*WHAT THIS EXERCISE ASKS*.
[a] In the passage on Georgia's Code of Ethics for Educators, when did the Professional Standards Commission last modify the code?
[b] List every function that the passage on Georgia's Code of Ethics for Educators says the code performs.
[c] Carry on the passage on Georgia's Code of Ethics for Educators from its last sentence.

*TEXT BLOCK*.
The Code of Ethics for Educators (505-6-.01) defines the professional behavior of educators in Georgia and serves as a guide to ethical conduct. The Georgia Professional Standards Commission has adopted standards that represent the conduct generally accepted by the education profession. The code defines unethical conduct justifying disciplinary sanction and provides guidance for protecting the health and general welfare of students and educators and assuring the citizens of Georgia a degree of accountability within the education profession. The Code of Ethics for Educators was last modified by the Professional Standards Commission in January 2023.

For more about the Code of Ethics for Educators, visit the Georgia Professional Standards Commission at www.gapsc.com.

*PROVIDED MATERIAL*.
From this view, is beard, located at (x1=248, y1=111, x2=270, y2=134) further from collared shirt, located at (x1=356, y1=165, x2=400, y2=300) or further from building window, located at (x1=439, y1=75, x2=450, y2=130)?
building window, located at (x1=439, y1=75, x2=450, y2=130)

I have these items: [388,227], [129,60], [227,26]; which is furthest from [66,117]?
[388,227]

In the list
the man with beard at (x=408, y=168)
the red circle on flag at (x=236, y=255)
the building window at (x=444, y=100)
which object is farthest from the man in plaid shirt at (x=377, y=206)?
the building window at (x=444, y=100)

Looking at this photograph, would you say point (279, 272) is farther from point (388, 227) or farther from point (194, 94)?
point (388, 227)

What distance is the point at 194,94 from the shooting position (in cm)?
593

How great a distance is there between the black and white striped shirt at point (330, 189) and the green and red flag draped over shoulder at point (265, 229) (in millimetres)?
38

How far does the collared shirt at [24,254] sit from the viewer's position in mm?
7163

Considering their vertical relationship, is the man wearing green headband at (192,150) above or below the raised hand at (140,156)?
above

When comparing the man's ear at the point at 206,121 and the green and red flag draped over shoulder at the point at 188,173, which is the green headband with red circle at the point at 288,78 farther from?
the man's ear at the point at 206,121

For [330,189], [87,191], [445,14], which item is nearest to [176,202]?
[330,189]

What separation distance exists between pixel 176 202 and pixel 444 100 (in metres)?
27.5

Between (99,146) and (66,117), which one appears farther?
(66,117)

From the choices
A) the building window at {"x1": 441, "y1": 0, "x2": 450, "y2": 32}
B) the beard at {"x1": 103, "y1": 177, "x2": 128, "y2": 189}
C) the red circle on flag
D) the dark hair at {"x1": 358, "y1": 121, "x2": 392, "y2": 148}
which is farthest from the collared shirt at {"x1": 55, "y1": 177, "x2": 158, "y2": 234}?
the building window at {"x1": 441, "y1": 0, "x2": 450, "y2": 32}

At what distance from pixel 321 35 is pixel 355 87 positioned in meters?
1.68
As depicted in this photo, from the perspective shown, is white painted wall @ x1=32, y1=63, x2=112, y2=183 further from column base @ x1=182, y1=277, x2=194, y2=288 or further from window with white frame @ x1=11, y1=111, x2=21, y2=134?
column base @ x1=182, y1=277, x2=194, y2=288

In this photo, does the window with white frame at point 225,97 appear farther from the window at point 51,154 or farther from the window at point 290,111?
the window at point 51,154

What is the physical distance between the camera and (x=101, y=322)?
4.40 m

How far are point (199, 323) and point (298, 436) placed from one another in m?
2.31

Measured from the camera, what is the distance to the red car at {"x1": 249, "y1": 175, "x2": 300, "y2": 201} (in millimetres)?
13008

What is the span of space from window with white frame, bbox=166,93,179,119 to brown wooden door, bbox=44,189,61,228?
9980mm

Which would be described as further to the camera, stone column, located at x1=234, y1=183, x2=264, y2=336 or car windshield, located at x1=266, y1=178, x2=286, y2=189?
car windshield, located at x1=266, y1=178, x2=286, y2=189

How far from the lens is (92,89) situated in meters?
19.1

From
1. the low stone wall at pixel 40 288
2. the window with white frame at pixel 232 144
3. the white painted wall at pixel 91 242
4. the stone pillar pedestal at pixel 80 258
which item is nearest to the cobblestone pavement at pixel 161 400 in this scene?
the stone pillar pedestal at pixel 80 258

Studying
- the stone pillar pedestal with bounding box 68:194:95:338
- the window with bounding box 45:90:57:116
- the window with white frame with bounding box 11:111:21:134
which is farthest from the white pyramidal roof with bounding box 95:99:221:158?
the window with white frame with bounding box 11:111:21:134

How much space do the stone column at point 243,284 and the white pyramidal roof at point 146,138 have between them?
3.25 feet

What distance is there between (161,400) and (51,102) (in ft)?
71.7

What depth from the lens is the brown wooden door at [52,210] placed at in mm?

*EXPECTED OUTPUTS*.
[a] January 2023

[b]
- Defines the professional behavior of educators in Georgia
- Serves as a guide to ethical conduct
- Defines unethical conduct justifying disciplinary sanction
- Provides guidance for protecting the health and general welfare of students and educators
- Provides guidance for assuring the citizens of Georgia a degree of accountability within the education profession

[c]
Legal Scales

Standard 1: Legal Compliance

An educator shall abide by federal, state, and local laws and statutes. Unethical conduct includes but is not limited to the commission or conviction of a felony or of any crime involving moral turpitude; of any other criminal offense involving the manufacture, distribution, trafficking, sale, or possession of a controlled substance or marijuana as provided for in Chapter 13 of Title 16; or of any other sexual offense as provided for in Code Section 16-6-1 through 16-6-17, 16-6-20, 16-6-22.2, or 16-12-100; or any other laws applicable to the profession. As used herein, conviction includes a finding or verdict of guilty, or a plea of nolo contendere, regardless of whether an appeal of the conviction has been sought; a situation where first offender treatment without adjudication of guilt pursuant to the charge was granted; and a situation where an adjudication of guilt or sentence was otherwise withheld or not entered on the charge or the charge was otherwise disposed of in a similar manner in any jurisdiction.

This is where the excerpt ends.